Uranus and its system of rings along with a few of its moons shine bright in JWST's near-infrared image.
Credit: NASA, ESA, CSA, STScI. 

Dark and narrow, Uranus's rings are hard to spot. Unlike Saturn's rings, which consist of water mixed with some organic impurities, the chemical makeup of Uranus's rings stands unclear. Their very low reflectance allows astronomers to wager on the presence of some dark, possibly organic material.

In optical light, Uranus rises as a featureless world with apparently nothing going on. The most advanced optical telescopes fitted with state-of-the-art imaging systems and CCD detectors fail to reveal any of the rings, except for the bright and wide epsilon ring. Surprisingly enough, far away from expectations, the epsilon ring looks like a wispy trail.  
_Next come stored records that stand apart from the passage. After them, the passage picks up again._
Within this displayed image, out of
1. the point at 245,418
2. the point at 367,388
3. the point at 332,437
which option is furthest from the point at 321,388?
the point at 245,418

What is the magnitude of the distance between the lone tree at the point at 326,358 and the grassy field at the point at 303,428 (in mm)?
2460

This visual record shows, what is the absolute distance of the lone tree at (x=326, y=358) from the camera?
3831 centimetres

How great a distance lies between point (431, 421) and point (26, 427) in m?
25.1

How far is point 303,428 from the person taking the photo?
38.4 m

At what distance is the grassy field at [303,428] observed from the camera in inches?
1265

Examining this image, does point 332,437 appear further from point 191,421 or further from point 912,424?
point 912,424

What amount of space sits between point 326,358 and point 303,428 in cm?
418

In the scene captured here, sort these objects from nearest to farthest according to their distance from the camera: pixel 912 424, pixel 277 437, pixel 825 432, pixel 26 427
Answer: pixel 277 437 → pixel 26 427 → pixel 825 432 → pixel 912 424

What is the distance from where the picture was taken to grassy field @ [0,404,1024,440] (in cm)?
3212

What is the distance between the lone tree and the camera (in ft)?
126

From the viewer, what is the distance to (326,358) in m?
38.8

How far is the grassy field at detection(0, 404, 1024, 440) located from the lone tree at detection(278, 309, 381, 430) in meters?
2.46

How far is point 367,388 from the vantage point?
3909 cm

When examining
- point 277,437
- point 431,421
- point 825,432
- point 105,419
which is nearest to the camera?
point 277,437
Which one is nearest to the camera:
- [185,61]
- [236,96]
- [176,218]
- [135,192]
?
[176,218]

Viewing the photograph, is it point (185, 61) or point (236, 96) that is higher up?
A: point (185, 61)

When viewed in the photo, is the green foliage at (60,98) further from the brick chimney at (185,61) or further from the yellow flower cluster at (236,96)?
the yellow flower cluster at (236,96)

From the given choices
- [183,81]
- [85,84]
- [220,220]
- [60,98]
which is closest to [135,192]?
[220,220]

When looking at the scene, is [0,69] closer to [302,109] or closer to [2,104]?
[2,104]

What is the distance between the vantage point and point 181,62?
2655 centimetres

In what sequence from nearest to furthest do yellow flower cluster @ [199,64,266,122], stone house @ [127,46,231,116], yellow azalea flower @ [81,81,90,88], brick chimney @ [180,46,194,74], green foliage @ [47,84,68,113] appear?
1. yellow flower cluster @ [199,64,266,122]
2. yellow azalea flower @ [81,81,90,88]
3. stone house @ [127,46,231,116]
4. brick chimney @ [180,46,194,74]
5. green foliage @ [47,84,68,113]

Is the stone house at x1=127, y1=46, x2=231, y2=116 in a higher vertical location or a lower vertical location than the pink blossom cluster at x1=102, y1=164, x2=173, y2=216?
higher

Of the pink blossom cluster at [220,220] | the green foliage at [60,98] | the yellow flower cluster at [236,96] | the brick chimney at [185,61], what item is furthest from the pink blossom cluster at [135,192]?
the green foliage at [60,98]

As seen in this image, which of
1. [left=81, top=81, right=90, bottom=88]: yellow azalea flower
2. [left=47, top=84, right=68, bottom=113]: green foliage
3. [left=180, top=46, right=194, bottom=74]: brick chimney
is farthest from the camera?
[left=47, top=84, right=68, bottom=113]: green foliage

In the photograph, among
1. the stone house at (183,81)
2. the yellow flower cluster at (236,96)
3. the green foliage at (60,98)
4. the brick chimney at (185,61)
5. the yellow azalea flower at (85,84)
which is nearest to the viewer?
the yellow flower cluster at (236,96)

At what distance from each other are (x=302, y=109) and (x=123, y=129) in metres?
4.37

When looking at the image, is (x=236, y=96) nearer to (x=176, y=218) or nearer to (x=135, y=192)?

In infrared light, the entire landscape changes drastically. With around 2% methane in its atmosphere, Uranus shines like a pearl across infrared wavelengths. Now, through JWST's NIRCam, the previously unattractive planetary disc reveals a changing atmosphere. Rolling on its side, having an axial tilt of ninety-eight degrees, Uranus lives through extreme seasonal variations. For a quarter of the time during its eighty-four-year orbit around the Sun, one pole bathes in continuous sunlight, whereas the other dives into eternal night. During summer and winter solstice, Uranus's rings turn to the Sun face-on and stand edge-on during the equinoxes. The polar cap brightens as long it continues to face the Sun and darkens when away. 

Uranus has thirteen distinct ring systems divided among three groups: nine narrow main rings identified in 1977 — a serendipitous discovery from a different rung of observation, followed by two dusty rings discovered during Voyager 2's exploration of the ice giant, and over that, HST added two more, the nu and the mu rings, during 2003-2005. 

The little blue spots on the periphery of the nu ring are the nine among twenty-seven of Uranus's moons.